> _Aim_
Retype every one of the following items character for character, with no changes.

> _Record extracts_
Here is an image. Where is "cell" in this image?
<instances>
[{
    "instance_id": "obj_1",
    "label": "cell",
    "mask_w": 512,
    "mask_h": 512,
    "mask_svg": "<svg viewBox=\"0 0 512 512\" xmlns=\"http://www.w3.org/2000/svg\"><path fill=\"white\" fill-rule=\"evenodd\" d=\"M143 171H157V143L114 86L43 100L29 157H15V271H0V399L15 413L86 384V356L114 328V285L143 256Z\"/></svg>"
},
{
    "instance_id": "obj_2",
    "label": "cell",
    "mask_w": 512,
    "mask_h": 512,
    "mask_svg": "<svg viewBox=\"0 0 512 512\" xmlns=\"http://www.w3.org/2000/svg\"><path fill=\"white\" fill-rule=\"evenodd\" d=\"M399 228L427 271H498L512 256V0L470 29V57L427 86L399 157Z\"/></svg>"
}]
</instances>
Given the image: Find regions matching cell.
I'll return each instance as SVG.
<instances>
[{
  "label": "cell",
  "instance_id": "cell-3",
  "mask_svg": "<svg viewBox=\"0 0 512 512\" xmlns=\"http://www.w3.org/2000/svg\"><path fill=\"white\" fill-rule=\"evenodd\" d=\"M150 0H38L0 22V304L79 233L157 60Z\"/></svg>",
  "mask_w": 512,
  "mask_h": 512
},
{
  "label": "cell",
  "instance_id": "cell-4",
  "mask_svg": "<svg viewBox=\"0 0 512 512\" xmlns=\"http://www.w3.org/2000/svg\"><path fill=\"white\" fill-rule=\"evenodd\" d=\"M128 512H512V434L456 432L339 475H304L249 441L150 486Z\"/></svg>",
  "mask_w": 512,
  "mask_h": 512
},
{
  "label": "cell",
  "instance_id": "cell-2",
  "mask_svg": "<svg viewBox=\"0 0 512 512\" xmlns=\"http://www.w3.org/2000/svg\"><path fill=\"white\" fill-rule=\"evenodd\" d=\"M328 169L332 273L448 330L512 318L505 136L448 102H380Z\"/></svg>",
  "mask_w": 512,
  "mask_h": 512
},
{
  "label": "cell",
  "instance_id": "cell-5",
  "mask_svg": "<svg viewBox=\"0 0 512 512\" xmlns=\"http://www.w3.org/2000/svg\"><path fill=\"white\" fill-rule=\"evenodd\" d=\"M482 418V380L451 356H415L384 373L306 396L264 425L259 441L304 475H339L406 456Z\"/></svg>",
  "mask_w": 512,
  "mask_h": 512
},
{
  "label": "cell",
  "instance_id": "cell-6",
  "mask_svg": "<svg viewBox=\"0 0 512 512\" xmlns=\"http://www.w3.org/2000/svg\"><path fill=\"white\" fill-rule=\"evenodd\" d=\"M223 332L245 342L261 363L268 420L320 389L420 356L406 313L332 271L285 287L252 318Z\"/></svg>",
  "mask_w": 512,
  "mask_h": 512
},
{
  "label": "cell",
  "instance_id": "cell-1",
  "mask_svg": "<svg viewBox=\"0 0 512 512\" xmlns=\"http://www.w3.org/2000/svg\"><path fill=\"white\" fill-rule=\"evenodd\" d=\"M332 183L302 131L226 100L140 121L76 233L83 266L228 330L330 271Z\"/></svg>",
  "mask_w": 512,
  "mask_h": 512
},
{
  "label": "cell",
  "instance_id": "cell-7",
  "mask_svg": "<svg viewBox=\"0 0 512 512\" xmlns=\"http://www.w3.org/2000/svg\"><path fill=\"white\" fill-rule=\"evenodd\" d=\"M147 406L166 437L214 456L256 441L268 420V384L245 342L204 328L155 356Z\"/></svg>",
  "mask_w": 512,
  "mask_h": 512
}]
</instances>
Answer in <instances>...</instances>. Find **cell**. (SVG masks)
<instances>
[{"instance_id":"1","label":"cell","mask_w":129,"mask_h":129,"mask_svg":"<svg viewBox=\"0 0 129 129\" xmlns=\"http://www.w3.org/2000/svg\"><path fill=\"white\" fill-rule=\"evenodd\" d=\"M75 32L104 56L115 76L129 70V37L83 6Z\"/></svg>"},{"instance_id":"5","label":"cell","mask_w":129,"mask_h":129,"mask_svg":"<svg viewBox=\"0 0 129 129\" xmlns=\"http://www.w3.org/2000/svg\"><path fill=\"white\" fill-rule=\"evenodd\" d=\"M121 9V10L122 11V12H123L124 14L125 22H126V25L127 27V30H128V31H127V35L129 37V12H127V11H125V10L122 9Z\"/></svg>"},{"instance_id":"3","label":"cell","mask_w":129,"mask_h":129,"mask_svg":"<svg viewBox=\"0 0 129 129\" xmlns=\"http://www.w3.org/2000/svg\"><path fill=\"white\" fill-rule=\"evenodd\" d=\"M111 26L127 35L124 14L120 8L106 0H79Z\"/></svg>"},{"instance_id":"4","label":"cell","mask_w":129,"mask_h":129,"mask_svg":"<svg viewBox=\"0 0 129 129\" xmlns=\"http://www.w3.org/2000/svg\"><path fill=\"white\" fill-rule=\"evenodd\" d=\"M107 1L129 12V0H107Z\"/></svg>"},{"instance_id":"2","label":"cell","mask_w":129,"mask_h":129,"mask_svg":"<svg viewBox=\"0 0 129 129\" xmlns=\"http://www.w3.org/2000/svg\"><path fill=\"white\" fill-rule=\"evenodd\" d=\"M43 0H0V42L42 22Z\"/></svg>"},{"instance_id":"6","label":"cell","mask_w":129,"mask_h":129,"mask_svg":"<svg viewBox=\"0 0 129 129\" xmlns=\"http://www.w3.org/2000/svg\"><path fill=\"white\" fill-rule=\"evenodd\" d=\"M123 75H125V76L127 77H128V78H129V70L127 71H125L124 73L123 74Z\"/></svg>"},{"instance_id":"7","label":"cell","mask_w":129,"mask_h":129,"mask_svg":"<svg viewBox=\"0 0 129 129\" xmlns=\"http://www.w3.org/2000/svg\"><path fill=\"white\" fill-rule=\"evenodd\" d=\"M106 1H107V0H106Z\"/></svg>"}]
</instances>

> _Exercise response_
Here is an image. Where is "cell" in this image?
<instances>
[{
    "instance_id": "obj_1",
    "label": "cell",
    "mask_w": 512,
    "mask_h": 512,
    "mask_svg": "<svg viewBox=\"0 0 512 512\" xmlns=\"http://www.w3.org/2000/svg\"><path fill=\"white\" fill-rule=\"evenodd\" d=\"M143 171H157V143L114 86L43 100L29 157H15V271H0V399L15 413L86 384V356L114 328V285L143 256Z\"/></svg>"
},
{
    "instance_id": "obj_2",
    "label": "cell",
    "mask_w": 512,
    "mask_h": 512,
    "mask_svg": "<svg viewBox=\"0 0 512 512\" xmlns=\"http://www.w3.org/2000/svg\"><path fill=\"white\" fill-rule=\"evenodd\" d=\"M399 228L427 271H498L512 256V0L470 29V57L427 86L399 157Z\"/></svg>"
}]
</instances>
Given the image: Find regions matching cell.
I'll return each instance as SVG.
<instances>
[{
  "label": "cell",
  "instance_id": "cell-3",
  "mask_svg": "<svg viewBox=\"0 0 512 512\" xmlns=\"http://www.w3.org/2000/svg\"><path fill=\"white\" fill-rule=\"evenodd\" d=\"M150 0H38L0 22V304L79 233L157 60Z\"/></svg>",
  "mask_w": 512,
  "mask_h": 512
},
{
  "label": "cell",
  "instance_id": "cell-4",
  "mask_svg": "<svg viewBox=\"0 0 512 512\" xmlns=\"http://www.w3.org/2000/svg\"><path fill=\"white\" fill-rule=\"evenodd\" d=\"M128 512H512V434L456 432L339 475H304L249 441L150 486Z\"/></svg>",
  "mask_w": 512,
  "mask_h": 512
},
{
  "label": "cell",
  "instance_id": "cell-2",
  "mask_svg": "<svg viewBox=\"0 0 512 512\" xmlns=\"http://www.w3.org/2000/svg\"><path fill=\"white\" fill-rule=\"evenodd\" d=\"M328 169L332 273L448 330L512 318L505 136L448 102H380Z\"/></svg>",
  "mask_w": 512,
  "mask_h": 512
},
{
  "label": "cell",
  "instance_id": "cell-5",
  "mask_svg": "<svg viewBox=\"0 0 512 512\" xmlns=\"http://www.w3.org/2000/svg\"><path fill=\"white\" fill-rule=\"evenodd\" d=\"M482 418V380L451 356H415L384 373L306 396L264 425L259 441L304 475H339L406 456Z\"/></svg>",
  "mask_w": 512,
  "mask_h": 512
},
{
  "label": "cell",
  "instance_id": "cell-6",
  "mask_svg": "<svg viewBox=\"0 0 512 512\" xmlns=\"http://www.w3.org/2000/svg\"><path fill=\"white\" fill-rule=\"evenodd\" d=\"M223 332L245 342L261 363L268 420L320 389L420 356L406 313L332 271L285 287L252 318Z\"/></svg>",
  "mask_w": 512,
  "mask_h": 512
},
{
  "label": "cell",
  "instance_id": "cell-1",
  "mask_svg": "<svg viewBox=\"0 0 512 512\" xmlns=\"http://www.w3.org/2000/svg\"><path fill=\"white\" fill-rule=\"evenodd\" d=\"M332 183L302 131L226 100L140 121L76 233L83 266L228 330L330 271Z\"/></svg>",
  "mask_w": 512,
  "mask_h": 512
},
{
  "label": "cell",
  "instance_id": "cell-7",
  "mask_svg": "<svg viewBox=\"0 0 512 512\" xmlns=\"http://www.w3.org/2000/svg\"><path fill=\"white\" fill-rule=\"evenodd\" d=\"M147 406L166 437L214 456L256 441L268 420V384L245 342L204 328L155 356Z\"/></svg>",
  "mask_w": 512,
  "mask_h": 512
}]
</instances>
Answer in <instances>...</instances>. Find **cell**. (SVG masks)
<instances>
[{"instance_id":"1","label":"cell","mask_w":129,"mask_h":129,"mask_svg":"<svg viewBox=\"0 0 129 129\" xmlns=\"http://www.w3.org/2000/svg\"><path fill=\"white\" fill-rule=\"evenodd\" d=\"M75 32L104 56L115 76L129 70V37L83 6Z\"/></svg>"},{"instance_id":"5","label":"cell","mask_w":129,"mask_h":129,"mask_svg":"<svg viewBox=\"0 0 129 129\" xmlns=\"http://www.w3.org/2000/svg\"><path fill=\"white\" fill-rule=\"evenodd\" d=\"M121 9V10L122 11V12H123L124 14L125 22H126V25L127 27V30H128V31H127V35L129 37V12H127V11H125V10L122 9Z\"/></svg>"},{"instance_id":"3","label":"cell","mask_w":129,"mask_h":129,"mask_svg":"<svg viewBox=\"0 0 129 129\" xmlns=\"http://www.w3.org/2000/svg\"><path fill=\"white\" fill-rule=\"evenodd\" d=\"M111 26L127 35L124 14L120 8L106 0H79Z\"/></svg>"},{"instance_id":"4","label":"cell","mask_w":129,"mask_h":129,"mask_svg":"<svg viewBox=\"0 0 129 129\" xmlns=\"http://www.w3.org/2000/svg\"><path fill=\"white\" fill-rule=\"evenodd\" d=\"M107 1L129 12V0H107Z\"/></svg>"},{"instance_id":"2","label":"cell","mask_w":129,"mask_h":129,"mask_svg":"<svg viewBox=\"0 0 129 129\" xmlns=\"http://www.w3.org/2000/svg\"><path fill=\"white\" fill-rule=\"evenodd\" d=\"M43 0H0V42L42 22Z\"/></svg>"},{"instance_id":"6","label":"cell","mask_w":129,"mask_h":129,"mask_svg":"<svg viewBox=\"0 0 129 129\" xmlns=\"http://www.w3.org/2000/svg\"><path fill=\"white\" fill-rule=\"evenodd\" d=\"M123 75H125V76L127 77H128V78H129V70L127 71H125L124 73L123 74Z\"/></svg>"},{"instance_id":"7","label":"cell","mask_w":129,"mask_h":129,"mask_svg":"<svg viewBox=\"0 0 129 129\" xmlns=\"http://www.w3.org/2000/svg\"><path fill=\"white\" fill-rule=\"evenodd\" d=\"M106 1H107V0H106Z\"/></svg>"}]
</instances>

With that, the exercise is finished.